⟨

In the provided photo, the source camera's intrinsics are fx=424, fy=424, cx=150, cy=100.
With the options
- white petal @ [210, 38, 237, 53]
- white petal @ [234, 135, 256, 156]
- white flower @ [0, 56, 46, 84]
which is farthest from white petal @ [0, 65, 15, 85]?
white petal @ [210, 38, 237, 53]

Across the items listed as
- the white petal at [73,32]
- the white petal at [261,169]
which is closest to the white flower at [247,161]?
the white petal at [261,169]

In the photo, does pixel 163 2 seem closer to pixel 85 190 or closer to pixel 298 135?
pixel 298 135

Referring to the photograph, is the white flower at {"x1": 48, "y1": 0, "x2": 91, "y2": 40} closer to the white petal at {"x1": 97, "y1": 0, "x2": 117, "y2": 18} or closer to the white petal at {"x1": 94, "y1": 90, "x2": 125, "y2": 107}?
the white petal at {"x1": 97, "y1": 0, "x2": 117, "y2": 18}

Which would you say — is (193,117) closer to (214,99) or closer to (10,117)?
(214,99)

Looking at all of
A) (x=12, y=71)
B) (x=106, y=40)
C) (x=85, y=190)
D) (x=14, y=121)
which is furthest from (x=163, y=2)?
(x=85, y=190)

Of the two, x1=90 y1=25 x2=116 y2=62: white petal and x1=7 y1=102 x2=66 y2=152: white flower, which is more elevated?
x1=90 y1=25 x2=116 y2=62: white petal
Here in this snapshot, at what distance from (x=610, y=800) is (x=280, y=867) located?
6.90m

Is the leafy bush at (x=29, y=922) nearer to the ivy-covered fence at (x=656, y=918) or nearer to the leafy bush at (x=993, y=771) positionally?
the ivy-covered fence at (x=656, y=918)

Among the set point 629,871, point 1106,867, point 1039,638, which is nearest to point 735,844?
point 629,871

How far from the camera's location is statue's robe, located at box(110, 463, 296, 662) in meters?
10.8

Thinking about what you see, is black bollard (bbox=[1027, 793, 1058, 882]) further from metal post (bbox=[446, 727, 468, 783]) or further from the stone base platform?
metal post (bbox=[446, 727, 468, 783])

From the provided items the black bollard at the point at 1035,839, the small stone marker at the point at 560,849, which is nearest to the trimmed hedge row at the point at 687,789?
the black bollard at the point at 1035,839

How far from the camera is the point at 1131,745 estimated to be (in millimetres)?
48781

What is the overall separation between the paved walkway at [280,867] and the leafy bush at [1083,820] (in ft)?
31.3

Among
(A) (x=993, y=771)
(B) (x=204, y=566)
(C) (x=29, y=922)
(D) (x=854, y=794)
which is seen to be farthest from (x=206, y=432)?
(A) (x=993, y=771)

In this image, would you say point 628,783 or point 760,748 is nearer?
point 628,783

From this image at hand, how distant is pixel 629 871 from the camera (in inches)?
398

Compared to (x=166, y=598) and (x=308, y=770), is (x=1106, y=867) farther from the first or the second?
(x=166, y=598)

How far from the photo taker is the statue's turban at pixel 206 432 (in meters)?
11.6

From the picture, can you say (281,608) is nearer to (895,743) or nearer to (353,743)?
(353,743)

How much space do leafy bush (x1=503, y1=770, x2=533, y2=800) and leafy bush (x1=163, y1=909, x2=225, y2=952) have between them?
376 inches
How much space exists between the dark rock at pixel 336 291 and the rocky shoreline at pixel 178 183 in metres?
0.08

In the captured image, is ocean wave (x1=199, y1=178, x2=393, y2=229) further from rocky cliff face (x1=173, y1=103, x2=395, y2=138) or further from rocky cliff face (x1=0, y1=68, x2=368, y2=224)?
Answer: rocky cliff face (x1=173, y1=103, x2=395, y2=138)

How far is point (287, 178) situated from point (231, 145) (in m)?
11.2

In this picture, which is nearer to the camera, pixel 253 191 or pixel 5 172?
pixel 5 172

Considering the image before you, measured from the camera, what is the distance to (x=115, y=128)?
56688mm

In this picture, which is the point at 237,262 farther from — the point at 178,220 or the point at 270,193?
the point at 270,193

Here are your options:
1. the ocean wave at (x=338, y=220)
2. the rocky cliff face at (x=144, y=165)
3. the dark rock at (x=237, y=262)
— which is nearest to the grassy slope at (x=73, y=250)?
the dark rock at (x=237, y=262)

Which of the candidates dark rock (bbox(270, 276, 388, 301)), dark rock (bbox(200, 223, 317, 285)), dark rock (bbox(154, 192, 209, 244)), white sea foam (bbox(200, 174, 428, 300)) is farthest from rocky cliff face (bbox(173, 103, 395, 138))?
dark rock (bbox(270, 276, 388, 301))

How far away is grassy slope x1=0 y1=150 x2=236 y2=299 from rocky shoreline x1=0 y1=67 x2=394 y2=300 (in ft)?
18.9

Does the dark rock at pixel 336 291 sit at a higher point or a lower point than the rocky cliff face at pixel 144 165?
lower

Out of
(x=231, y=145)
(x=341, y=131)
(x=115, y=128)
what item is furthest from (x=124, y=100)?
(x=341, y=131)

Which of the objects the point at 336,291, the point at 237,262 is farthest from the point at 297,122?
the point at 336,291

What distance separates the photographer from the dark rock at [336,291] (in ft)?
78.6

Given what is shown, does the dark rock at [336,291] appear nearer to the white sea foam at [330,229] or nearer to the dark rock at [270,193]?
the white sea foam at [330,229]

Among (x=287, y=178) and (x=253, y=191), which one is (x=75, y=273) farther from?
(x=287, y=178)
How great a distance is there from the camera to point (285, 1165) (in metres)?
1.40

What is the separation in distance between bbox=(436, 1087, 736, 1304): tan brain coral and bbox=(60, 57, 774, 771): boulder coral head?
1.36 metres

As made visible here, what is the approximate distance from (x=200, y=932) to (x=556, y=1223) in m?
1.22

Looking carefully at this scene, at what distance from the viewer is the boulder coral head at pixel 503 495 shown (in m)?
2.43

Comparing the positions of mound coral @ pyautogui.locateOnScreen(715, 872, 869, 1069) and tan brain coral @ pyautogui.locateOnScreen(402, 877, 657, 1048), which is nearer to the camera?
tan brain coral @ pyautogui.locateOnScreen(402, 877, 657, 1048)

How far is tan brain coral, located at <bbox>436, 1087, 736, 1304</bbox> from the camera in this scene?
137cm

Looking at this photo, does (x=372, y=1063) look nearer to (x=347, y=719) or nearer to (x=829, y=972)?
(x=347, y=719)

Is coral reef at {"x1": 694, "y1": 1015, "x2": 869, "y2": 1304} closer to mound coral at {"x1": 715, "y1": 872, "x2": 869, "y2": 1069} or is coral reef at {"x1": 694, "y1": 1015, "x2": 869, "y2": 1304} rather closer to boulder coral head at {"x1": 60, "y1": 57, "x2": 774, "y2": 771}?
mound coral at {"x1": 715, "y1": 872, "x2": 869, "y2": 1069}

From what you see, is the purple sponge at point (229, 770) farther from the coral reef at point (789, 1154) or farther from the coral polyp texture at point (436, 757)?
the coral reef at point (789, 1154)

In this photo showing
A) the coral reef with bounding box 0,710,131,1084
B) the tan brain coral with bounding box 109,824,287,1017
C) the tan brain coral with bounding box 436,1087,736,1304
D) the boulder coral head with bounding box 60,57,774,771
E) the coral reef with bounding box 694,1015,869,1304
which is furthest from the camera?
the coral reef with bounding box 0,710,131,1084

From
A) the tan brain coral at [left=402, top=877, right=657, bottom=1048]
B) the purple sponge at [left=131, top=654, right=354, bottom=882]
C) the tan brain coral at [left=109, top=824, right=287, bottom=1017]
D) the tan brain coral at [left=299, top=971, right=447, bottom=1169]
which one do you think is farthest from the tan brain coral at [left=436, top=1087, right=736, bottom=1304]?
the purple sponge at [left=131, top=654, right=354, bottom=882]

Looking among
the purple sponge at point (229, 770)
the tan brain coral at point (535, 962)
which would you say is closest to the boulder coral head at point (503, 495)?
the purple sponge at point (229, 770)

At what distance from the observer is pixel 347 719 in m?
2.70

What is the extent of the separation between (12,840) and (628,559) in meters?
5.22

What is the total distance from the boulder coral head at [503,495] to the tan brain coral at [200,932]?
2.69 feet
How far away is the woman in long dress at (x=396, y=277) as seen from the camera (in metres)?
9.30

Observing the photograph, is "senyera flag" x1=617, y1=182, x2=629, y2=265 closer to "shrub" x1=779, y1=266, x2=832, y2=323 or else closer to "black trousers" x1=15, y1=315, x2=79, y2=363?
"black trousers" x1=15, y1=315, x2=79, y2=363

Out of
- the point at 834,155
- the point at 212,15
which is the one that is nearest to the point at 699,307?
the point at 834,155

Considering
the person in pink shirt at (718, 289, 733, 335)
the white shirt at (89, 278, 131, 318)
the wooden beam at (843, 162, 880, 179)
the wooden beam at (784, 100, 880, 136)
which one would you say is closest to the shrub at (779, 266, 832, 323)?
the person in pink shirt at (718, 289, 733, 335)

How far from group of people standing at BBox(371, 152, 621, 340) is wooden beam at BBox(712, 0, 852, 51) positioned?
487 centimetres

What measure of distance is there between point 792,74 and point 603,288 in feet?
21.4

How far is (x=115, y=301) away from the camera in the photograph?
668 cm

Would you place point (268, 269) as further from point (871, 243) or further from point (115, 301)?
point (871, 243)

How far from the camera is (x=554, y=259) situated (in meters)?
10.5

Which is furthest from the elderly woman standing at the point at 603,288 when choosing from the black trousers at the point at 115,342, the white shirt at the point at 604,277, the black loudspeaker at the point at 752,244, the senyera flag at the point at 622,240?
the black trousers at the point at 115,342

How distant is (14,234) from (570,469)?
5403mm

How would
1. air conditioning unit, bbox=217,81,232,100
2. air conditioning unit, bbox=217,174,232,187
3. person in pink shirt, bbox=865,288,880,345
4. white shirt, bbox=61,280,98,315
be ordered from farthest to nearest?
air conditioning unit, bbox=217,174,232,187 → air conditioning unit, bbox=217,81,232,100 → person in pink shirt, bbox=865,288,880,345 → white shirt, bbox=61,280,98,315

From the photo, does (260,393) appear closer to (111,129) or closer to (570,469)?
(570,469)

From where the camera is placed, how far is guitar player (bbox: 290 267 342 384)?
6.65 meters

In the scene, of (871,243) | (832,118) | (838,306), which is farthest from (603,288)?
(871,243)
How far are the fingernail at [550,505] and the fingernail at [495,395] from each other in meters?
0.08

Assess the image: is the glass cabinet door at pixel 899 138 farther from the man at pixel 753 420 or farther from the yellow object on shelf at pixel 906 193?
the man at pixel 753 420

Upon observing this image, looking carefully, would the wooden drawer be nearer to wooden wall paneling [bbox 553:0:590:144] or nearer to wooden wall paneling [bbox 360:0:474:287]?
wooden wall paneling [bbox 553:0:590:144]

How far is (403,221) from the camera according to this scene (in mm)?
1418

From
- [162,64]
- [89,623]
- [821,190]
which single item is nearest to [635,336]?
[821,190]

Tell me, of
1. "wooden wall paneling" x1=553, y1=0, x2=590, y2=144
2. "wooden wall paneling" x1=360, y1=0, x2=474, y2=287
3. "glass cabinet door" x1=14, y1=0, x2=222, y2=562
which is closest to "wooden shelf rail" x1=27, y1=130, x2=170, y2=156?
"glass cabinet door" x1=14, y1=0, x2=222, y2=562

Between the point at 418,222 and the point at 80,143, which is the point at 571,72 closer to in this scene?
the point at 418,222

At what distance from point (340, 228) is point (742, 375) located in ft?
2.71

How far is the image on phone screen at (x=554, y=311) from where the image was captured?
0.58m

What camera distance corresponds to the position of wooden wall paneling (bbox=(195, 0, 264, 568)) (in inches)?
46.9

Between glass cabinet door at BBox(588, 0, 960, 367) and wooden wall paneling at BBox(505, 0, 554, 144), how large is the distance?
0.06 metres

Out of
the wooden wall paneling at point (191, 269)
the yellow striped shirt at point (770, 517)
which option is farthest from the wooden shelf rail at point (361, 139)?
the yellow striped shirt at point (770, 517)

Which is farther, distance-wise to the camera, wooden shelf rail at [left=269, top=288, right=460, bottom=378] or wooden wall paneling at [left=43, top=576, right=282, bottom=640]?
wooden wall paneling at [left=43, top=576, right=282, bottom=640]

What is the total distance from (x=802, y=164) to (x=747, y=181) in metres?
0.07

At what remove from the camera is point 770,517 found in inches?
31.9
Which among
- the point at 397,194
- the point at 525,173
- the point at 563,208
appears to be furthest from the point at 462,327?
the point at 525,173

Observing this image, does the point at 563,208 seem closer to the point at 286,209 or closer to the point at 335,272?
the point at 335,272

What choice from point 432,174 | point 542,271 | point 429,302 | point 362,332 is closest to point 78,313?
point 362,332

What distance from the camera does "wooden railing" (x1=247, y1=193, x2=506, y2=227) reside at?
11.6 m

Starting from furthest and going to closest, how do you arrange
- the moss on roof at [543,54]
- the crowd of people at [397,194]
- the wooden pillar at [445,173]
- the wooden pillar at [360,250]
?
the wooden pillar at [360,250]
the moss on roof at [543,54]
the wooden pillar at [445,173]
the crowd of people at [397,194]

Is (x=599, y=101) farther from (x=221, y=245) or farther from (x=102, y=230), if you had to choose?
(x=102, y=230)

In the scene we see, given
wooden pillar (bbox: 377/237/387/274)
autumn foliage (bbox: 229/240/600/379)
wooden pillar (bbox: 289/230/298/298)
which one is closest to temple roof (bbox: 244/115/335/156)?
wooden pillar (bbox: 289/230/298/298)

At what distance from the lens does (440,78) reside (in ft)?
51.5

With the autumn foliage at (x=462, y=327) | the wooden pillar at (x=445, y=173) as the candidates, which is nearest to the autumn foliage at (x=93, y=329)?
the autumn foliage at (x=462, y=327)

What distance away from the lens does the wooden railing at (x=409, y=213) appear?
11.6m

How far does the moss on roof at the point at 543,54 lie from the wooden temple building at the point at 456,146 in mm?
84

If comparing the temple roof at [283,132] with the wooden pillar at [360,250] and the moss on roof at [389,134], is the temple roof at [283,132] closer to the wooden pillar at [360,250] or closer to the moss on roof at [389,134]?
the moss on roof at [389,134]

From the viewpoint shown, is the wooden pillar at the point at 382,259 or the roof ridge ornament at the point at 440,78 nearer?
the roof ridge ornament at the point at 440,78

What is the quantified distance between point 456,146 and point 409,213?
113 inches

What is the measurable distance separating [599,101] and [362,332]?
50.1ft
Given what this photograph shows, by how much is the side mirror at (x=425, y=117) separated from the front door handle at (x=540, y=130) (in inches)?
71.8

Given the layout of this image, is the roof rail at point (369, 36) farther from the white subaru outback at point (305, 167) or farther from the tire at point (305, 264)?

⟩

→ **Aim of the exercise**
The answer consists only of the lines from the one containing "Is (x=599, y=101)" to the end of the records, each written out exactly.

→ **The completed task**
Is (x=599, y=101) farther from (x=221, y=245) or farther from (x=102, y=230), if you had to choose?
(x=102, y=230)

In the scene we see, given
wooden pillar (bbox: 377/237/387/274)
autumn foliage (bbox: 229/240/600/379)
wooden pillar (bbox: 289/230/298/298)
which one is closest to temple roof (bbox: 244/115/335/156)?
wooden pillar (bbox: 289/230/298/298)

At what distance from the lens does (440,78) reside (in ft)?
51.5

With the autumn foliage at (x=462, y=327) | the wooden pillar at (x=445, y=173) as the candidates, which is nearest to the autumn foliage at (x=93, y=329)?
the autumn foliage at (x=462, y=327)

What distance away from the lens does the wooden railing at (x=409, y=213) appear?
11.6m

How far does the moss on roof at the point at 543,54 lie from the wooden temple building at the point at 456,146 in mm?
84

If comparing the temple roof at [283,132] with the wooden pillar at [360,250] and the moss on roof at [389,134], is the temple roof at [283,132] closer to the wooden pillar at [360,250] or closer to the moss on roof at [389,134]?
the moss on roof at [389,134]

From the viewpoint shown, is the wooden pillar at the point at 382,259 or the roof ridge ornament at the point at 440,78 nearer?
the roof ridge ornament at the point at 440,78

What is the quantified distance between point 456,146 and point 409,213?
113 inches

What is the measurable distance separating [599,101] and [362,332]?
50.1ft
Given what this photograph shows, by how much is the side mirror at (x=425, y=117) separated from the front door handle at (x=540, y=130) (in inches)?
71.8

Given the layout of this image, is the roof rail at point (369, 36) farther from the white subaru outback at point (305, 167) or farther from the tire at point (305, 264)?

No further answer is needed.